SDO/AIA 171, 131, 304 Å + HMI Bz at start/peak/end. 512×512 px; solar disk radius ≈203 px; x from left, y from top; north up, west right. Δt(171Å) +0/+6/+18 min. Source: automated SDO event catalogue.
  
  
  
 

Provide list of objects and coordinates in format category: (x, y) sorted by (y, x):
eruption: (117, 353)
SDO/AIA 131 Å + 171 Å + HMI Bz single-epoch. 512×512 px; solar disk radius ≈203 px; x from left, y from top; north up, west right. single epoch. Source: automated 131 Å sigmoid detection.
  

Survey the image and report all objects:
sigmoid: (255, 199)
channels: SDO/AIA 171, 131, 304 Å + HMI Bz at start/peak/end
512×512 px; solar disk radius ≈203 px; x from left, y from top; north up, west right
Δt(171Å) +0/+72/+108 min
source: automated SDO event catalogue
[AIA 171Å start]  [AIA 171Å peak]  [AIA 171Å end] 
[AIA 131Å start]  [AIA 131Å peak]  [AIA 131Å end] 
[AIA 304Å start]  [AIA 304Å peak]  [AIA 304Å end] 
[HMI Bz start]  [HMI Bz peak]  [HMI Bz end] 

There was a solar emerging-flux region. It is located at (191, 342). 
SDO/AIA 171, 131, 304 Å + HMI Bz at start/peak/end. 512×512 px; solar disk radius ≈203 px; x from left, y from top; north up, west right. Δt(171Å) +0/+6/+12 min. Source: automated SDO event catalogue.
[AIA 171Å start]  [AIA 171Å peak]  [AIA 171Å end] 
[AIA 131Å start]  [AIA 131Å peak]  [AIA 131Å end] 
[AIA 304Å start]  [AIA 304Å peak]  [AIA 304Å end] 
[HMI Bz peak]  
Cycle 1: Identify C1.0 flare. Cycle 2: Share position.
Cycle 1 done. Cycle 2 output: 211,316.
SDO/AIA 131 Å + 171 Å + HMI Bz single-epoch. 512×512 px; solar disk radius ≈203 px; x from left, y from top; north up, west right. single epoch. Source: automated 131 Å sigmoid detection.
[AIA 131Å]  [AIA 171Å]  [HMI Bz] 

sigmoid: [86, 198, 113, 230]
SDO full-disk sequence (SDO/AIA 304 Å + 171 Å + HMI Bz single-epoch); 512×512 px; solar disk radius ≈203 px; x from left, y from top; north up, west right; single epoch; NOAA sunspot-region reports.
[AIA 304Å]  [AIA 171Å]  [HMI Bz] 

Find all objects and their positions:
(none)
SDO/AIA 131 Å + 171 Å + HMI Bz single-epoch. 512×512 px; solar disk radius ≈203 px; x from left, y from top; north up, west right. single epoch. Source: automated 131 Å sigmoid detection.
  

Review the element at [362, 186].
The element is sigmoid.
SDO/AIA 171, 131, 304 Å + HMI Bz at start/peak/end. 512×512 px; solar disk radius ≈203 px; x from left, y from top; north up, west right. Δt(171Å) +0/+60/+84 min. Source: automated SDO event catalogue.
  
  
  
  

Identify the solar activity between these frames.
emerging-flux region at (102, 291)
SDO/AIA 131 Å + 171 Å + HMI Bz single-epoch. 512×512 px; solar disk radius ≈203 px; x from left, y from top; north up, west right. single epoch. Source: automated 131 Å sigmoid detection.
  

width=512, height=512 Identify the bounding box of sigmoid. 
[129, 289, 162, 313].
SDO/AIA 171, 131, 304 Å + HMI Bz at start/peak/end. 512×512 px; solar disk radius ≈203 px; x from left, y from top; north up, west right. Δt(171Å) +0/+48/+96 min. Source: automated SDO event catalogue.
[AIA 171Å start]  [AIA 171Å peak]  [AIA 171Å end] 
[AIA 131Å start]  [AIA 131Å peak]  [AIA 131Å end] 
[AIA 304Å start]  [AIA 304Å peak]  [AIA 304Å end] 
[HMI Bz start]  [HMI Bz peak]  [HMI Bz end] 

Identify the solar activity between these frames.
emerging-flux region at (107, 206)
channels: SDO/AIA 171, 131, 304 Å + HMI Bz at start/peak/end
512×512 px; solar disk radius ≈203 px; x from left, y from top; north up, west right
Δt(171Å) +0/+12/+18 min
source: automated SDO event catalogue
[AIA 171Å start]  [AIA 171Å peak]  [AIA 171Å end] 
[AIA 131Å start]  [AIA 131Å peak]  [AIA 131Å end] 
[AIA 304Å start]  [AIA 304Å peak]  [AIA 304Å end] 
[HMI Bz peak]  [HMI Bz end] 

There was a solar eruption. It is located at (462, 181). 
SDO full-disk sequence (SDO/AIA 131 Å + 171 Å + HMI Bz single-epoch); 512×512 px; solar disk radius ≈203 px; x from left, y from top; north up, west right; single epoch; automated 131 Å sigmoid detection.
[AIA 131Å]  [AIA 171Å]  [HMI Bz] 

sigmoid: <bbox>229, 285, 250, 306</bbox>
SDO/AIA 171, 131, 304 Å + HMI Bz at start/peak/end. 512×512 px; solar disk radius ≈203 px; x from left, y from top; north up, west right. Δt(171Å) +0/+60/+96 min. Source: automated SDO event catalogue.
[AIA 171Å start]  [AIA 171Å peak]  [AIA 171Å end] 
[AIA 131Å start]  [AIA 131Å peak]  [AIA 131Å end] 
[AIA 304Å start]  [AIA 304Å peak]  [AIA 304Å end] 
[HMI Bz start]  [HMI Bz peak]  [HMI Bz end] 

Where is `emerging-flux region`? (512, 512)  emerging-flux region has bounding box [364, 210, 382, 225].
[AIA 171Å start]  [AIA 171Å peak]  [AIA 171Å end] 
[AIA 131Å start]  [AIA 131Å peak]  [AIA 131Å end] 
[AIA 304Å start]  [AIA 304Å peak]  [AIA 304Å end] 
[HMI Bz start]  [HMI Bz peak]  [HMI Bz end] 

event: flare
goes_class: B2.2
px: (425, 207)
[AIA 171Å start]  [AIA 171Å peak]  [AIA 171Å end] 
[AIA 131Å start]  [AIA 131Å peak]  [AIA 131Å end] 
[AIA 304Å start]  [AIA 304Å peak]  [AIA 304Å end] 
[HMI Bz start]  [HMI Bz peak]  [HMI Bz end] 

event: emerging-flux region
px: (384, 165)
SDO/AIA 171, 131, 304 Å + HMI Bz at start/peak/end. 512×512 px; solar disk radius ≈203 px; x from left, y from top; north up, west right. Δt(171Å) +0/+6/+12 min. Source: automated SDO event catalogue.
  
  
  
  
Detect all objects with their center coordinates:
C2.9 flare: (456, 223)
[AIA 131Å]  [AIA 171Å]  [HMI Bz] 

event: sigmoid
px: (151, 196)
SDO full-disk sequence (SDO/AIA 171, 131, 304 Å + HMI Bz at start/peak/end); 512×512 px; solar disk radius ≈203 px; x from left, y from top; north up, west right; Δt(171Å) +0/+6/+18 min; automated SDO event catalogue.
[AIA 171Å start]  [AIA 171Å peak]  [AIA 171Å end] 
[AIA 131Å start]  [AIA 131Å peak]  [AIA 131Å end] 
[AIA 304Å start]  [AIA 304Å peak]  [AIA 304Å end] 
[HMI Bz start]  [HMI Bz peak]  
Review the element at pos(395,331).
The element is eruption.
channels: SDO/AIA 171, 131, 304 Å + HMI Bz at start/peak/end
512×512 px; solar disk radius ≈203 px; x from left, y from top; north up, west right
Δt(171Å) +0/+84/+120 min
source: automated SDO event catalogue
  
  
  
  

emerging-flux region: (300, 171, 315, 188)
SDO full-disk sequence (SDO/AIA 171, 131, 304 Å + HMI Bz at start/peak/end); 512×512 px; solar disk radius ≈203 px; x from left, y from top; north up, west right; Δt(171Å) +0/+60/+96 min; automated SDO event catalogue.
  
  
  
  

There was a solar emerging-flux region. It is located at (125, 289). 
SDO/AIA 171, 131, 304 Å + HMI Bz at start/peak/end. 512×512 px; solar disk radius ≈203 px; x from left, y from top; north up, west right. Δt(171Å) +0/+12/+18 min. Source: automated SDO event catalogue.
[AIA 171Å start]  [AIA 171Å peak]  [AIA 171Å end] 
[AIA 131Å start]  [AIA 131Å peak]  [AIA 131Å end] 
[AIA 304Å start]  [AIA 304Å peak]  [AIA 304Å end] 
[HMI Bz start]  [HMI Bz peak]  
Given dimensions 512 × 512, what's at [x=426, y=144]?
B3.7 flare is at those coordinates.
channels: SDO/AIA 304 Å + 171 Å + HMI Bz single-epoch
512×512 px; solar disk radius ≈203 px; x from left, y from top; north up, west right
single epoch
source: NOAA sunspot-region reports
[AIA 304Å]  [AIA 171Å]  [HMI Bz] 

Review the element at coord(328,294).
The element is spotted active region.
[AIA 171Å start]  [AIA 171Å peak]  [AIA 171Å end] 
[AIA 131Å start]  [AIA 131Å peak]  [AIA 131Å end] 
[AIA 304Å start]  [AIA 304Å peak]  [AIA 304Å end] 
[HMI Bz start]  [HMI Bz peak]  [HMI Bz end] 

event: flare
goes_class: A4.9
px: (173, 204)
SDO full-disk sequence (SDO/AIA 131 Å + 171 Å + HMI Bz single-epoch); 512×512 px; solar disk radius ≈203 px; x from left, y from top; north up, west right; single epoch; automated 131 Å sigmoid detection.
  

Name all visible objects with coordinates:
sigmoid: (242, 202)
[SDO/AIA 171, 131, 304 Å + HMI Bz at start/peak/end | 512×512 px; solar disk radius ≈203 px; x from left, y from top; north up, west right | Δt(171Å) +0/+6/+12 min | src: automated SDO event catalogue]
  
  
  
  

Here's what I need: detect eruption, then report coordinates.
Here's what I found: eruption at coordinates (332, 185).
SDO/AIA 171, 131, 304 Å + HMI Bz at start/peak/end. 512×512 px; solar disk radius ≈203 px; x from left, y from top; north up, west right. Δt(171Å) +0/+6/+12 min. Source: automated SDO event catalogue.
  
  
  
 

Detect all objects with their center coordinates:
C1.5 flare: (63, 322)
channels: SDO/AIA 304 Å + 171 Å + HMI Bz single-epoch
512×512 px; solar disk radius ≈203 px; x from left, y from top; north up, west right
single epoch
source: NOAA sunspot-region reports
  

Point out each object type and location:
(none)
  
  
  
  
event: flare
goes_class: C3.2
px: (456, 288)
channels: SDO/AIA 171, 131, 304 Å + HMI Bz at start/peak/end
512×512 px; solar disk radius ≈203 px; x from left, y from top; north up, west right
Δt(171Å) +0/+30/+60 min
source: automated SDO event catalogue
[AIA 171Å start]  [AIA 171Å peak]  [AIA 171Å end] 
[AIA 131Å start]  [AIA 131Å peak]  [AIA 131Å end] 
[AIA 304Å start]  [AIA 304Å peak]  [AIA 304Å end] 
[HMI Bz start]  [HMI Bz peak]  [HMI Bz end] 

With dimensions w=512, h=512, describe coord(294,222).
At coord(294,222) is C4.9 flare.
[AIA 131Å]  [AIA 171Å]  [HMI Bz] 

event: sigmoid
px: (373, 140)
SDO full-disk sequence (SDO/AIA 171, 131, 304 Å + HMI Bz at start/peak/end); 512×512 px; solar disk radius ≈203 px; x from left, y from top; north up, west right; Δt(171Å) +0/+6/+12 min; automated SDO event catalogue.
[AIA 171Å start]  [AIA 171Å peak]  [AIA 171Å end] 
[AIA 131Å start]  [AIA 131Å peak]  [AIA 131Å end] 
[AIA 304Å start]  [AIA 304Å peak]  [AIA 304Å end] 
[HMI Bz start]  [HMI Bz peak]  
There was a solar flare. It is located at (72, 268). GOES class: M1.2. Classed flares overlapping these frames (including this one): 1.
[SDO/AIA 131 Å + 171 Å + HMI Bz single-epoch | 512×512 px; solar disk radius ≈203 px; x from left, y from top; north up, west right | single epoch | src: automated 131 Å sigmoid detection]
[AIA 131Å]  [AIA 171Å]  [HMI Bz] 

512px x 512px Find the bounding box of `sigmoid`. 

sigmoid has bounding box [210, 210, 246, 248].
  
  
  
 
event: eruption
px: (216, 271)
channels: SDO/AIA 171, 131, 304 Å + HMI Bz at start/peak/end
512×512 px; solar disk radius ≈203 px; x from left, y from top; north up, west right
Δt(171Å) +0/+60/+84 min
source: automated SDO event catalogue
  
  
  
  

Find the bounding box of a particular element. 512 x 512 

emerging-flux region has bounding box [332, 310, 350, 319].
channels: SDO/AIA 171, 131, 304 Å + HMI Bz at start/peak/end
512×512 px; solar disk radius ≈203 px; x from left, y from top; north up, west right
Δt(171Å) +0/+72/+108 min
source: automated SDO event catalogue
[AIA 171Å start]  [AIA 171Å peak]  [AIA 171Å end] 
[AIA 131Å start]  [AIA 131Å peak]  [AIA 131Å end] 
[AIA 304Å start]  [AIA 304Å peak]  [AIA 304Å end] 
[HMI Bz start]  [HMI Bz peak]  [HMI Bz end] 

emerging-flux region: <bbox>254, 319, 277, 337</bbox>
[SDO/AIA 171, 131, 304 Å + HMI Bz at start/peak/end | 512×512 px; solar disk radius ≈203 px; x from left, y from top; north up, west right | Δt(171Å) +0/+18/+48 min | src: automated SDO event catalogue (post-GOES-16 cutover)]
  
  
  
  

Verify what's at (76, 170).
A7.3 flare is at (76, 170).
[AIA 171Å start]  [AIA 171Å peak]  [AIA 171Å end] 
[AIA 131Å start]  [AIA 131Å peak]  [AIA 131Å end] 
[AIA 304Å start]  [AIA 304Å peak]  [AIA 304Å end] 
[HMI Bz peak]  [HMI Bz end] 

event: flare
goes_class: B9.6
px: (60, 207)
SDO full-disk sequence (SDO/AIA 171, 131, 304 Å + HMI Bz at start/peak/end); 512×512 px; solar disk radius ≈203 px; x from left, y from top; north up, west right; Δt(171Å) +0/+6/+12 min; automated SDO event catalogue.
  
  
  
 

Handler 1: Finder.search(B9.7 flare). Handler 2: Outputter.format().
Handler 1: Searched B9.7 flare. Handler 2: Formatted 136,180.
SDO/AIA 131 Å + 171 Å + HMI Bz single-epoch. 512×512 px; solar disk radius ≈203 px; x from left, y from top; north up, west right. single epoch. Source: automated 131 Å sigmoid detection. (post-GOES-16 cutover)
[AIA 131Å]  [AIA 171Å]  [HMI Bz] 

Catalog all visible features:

WORK INSTRUCTIONS:
Scan the entries above for the string "cutover" and copy each line that contains it.

OUTPUT:
[SDO/AIA 171, 131, 304 Å + HMI Bz at start/peak/end | 512×512 px; solar disk radius ≈203 px; x from left, y from top; north up, west right | Δt(171Å) +0/+18/+48 min | src: automated SDO event catalogue (post-GOES-16 cutover)]
SDO/AIA 131 Å + 171 Å + HMI Bz single-epoch. 512×512 px; solar disk radius ≈203 px; x from left, y from top; north up, west right. single epoch. Source: automated 131 Å sigmoid detection. (post-GOES-16 cutover)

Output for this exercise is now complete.